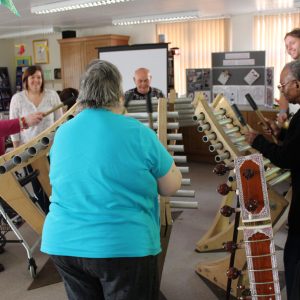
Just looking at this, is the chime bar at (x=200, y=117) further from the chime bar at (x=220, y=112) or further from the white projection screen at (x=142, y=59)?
the white projection screen at (x=142, y=59)

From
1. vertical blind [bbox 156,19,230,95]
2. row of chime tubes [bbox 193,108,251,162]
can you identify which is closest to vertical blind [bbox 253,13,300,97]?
vertical blind [bbox 156,19,230,95]

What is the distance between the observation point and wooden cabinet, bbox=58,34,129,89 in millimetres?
7992

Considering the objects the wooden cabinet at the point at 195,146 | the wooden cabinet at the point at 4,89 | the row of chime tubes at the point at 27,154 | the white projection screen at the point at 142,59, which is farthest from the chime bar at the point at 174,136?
the wooden cabinet at the point at 4,89

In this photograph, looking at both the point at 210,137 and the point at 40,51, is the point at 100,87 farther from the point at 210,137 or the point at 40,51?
the point at 40,51

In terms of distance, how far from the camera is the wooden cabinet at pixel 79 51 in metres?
7.99

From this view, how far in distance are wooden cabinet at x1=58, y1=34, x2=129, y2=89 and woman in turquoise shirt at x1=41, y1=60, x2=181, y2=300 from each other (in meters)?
6.80

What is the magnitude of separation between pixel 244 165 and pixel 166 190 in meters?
0.30

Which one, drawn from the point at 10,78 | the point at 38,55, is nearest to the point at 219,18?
the point at 38,55

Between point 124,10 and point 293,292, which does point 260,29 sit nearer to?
point 124,10

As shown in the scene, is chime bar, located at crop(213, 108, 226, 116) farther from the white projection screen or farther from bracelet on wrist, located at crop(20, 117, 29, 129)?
the white projection screen

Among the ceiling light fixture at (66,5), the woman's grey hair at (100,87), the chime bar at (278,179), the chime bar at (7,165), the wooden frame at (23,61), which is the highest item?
the ceiling light fixture at (66,5)

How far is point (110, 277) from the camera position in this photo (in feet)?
4.33

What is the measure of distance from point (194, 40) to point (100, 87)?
6.70 meters

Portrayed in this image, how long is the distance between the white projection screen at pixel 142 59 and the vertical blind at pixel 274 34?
2.01m
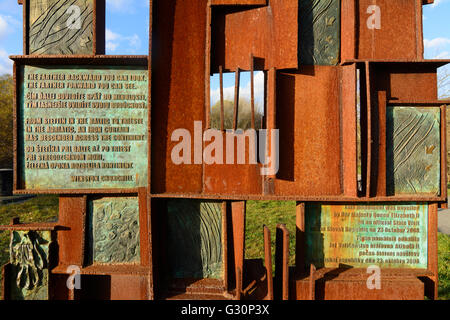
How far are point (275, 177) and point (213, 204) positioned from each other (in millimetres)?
831

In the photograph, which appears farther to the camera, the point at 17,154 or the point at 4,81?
the point at 4,81

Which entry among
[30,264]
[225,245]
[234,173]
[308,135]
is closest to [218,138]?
[234,173]

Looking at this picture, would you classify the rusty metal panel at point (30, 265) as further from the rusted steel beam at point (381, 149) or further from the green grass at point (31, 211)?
the green grass at point (31, 211)

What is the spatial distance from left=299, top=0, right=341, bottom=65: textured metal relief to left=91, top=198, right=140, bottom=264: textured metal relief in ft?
8.90

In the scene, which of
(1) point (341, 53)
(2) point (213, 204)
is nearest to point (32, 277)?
(2) point (213, 204)

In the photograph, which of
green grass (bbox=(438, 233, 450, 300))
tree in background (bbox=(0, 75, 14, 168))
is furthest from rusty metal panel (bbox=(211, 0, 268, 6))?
tree in background (bbox=(0, 75, 14, 168))

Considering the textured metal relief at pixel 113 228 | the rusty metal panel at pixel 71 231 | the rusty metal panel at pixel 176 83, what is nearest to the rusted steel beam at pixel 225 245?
the rusty metal panel at pixel 176 83

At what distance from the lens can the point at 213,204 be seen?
3.28 meters

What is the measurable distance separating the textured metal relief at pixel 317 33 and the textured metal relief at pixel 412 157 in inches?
38.9

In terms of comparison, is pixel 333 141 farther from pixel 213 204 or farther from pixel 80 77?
pixel 80 77

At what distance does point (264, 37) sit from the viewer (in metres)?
3.05

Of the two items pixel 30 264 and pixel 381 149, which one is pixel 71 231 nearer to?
pixel 30 264

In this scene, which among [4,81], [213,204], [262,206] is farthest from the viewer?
[4,81]

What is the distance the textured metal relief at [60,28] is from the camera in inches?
123
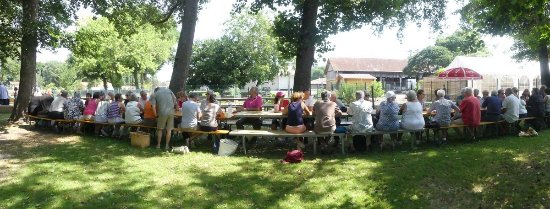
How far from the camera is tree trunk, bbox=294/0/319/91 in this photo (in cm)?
1339

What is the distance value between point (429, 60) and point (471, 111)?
48.4 m

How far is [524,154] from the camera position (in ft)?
27.5

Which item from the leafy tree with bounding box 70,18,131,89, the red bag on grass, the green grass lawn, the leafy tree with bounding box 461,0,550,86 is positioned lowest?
the green grass lawn

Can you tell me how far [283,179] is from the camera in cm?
723

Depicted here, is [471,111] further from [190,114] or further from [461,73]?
[461,73]

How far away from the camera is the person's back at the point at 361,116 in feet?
29.7

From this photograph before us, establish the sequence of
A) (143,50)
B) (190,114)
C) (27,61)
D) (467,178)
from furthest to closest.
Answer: (143,50) → (27,61) → (190,114) → (467,178)

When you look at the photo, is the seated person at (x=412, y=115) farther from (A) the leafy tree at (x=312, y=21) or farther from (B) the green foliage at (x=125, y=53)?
(B) the green foliage at (x=125, y=53)

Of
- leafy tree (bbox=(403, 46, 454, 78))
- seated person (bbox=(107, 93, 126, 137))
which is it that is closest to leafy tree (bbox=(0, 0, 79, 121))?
seated person (bbox=(107, 93, 126, 137))

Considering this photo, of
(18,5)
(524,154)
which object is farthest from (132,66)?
(524,154)

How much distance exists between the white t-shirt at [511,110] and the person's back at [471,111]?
1402 mm

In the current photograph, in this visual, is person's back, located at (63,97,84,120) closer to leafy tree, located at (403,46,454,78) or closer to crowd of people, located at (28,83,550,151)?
crowd of people, located at (28,83,550,151)

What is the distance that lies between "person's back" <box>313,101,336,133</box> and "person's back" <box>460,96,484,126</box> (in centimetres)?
334

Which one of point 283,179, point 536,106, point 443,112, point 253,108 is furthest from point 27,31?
point 536,106
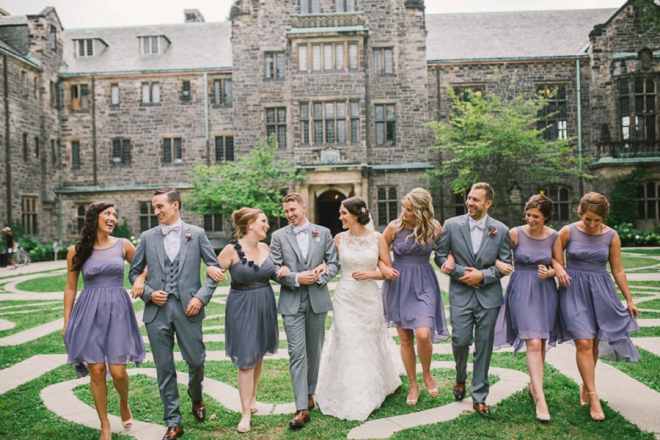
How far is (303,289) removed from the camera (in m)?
4.89

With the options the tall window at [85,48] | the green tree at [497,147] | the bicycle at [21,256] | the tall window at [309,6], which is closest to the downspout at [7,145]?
the bicycle at [21,256]

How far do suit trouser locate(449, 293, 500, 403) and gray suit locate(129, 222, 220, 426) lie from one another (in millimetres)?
2320

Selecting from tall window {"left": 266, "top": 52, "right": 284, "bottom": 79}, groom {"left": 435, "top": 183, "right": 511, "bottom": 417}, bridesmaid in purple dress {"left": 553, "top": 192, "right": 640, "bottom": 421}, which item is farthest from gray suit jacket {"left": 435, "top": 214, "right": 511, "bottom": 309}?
tall window {"left": 266, "top": 52, "right": 284, "bottom": 79}

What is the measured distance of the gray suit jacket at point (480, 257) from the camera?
4.89 meters

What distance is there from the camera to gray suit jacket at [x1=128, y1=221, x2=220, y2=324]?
4.54 meters

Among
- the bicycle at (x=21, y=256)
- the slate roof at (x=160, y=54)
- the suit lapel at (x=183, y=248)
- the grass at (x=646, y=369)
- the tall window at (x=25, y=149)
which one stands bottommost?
the grass at (x=646, y=369)

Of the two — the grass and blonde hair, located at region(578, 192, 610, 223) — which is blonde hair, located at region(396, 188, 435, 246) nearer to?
blonde hair, located at region(578, 192, 610, 223)

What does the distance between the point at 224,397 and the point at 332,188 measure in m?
18.0

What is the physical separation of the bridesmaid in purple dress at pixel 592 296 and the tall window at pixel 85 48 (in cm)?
2794

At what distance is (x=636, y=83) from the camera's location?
23594 millimetres

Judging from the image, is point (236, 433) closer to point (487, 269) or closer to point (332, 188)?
point (487, 269)

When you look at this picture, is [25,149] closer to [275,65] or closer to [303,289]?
[275,65]

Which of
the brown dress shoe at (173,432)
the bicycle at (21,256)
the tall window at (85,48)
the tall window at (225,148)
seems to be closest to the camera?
the brown dress shoe at (173,432)

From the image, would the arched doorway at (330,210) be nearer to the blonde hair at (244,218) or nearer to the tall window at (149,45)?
the tall window at (149,45)
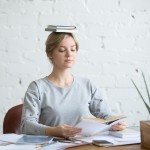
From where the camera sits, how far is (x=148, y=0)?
2.47m

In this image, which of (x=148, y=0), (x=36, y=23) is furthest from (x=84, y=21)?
(x=148, y=0)

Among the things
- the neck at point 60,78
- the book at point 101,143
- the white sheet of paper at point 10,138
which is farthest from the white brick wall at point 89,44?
the book at point 101,143

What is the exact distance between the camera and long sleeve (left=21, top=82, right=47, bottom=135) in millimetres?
1461

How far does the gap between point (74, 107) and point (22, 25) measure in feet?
2.67

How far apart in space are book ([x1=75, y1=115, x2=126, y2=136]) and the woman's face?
0.42 m

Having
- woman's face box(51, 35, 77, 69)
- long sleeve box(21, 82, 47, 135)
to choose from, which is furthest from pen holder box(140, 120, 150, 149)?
woman's face box(51, 35, 77, 69)

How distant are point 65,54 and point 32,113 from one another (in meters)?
0.34

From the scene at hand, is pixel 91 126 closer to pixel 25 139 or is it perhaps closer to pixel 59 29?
pixel 25 139

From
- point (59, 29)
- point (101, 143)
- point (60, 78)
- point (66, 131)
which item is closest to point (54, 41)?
point (59, 29)

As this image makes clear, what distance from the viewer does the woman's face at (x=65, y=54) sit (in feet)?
5.41

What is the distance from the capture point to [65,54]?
166cm

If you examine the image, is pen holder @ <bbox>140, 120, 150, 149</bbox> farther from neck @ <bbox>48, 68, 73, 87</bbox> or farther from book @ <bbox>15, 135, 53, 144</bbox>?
neck @ <bbox>48, 68, 73, 87</bbox>

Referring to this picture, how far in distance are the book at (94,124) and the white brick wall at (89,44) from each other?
3.11ft

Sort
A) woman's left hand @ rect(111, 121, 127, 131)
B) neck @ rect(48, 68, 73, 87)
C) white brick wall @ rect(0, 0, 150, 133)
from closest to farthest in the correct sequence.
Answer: woman's left hand @ rect(111, 121, 127, 131), neck @ rect(48, 68, 73, 87), white brick wall @ rect(0, 0, 150, 133)
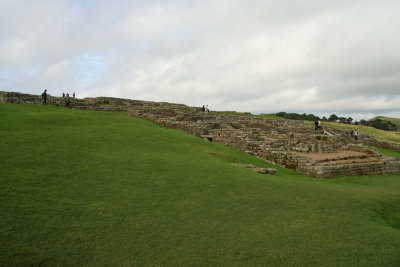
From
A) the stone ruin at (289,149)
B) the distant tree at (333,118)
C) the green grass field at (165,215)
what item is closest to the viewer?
the green grass field at (165,215)

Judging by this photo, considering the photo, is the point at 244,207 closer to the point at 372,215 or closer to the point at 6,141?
the point at 372,215

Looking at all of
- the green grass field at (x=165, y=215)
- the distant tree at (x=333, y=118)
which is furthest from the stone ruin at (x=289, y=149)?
the distant tree at (x=333, y=118)

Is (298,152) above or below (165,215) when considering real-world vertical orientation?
above

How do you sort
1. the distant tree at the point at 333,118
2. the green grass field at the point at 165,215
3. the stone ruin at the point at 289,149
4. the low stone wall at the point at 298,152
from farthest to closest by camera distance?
the distant tree at the point at 333,118
the stone ruin at the point at 289,149
the low stone wall at the point at 298,152
the green grass field at the point at 165,215

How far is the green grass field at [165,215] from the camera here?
5965 millimetres

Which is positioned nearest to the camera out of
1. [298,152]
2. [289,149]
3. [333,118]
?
[298,152]

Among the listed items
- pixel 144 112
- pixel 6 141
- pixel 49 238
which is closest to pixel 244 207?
pixel 49 238

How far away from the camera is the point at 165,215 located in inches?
296

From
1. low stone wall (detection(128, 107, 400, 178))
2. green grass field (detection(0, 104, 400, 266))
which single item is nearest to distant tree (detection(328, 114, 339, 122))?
A: low stone wall (detection(128, 107, 400, 178))

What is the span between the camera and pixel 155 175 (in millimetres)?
10180

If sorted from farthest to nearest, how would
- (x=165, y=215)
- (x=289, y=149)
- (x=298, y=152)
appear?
(x=289, y=149) → (x=298, y=152) → (x=165, y=215)

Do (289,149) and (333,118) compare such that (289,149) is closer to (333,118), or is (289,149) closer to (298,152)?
(298,152)

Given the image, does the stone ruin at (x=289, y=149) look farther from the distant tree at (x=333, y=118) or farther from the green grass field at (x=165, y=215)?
the distant tree at (x=333, y=118)

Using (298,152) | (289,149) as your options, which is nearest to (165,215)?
(289,149)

EXERCISE GOAL: From the line containing "Looking at all of" down to the last line, reproduce the records exactly. Include both ends.

ANSWER TO THE TASK:
Looking at all of
- the green grass field at (x=165, y=215)
- the distant tree at (x=333, y=118)
which is furthest from the stone ruin at (x=289, y=149)?
the distant tree at (x=333, y=118)

Is (298,152) above or below (165,215) when considering real-world vertical orientation?
above

How do you sort
1. the distant tree at the point at 333,118
2. the green grass field at the point at 165,215
3. the stone ruin at the point at 289,149
4. the low stone wall at the point at 298,152
from farthest to closest by camera distance?
the distant tree at the point at 333,118
the stone ruin at the point at 289,149
the low stone wall at the point at 298,152
the green grass field at the point at 165,215

How far is the green grass field at [165,215] from the camera here?
5965 millimetres

Which is positioned nearest to the camera out of
1. [298,152]
2. [289,149]
3. [333,118]
?
[298,152]

Among the listed items
- pixel 144 112
- pixel 6 141
- pixel 49 238
which is closest to pixel 244 207?
pixel 49 238

How far away from the camera is the point at 165,215 located in inches?
296

From
1. low stone wall (detection(128, 107, 400, 178))
2. green grass field (detection(0, 104, 400, 266))
which single item is nearest to distant tree (detection(328, 114, 339, 122))?
A: low stone wall (detection(128, 107, 400, 178))

What is the span between the camera and pixel 155 175 (in millimetres)?
10180

If sorted from farthest to nearest, how would
- (x=165, y=215)
- (x=289, y=149)
- (x=298, y=152)
appear?
(x=289, y=149) → (x=298, y=152) → (x=165, y=215)

Do (289,149) and (333,118) compare such that (289,149) is closer to (333,118), or is (289,149) closer to (298,152)?
(298,152)

Given the image, does the stone ruin at (x=289, y=149) look farther from the distant tree at (x=333, y=118) or farther from the green grass field at (x=165, y=215)?
the distant tree at (x=333, y=118)

Using (298,152) | (289,149) as your options, which is nearest to (165,215)?
(289,149)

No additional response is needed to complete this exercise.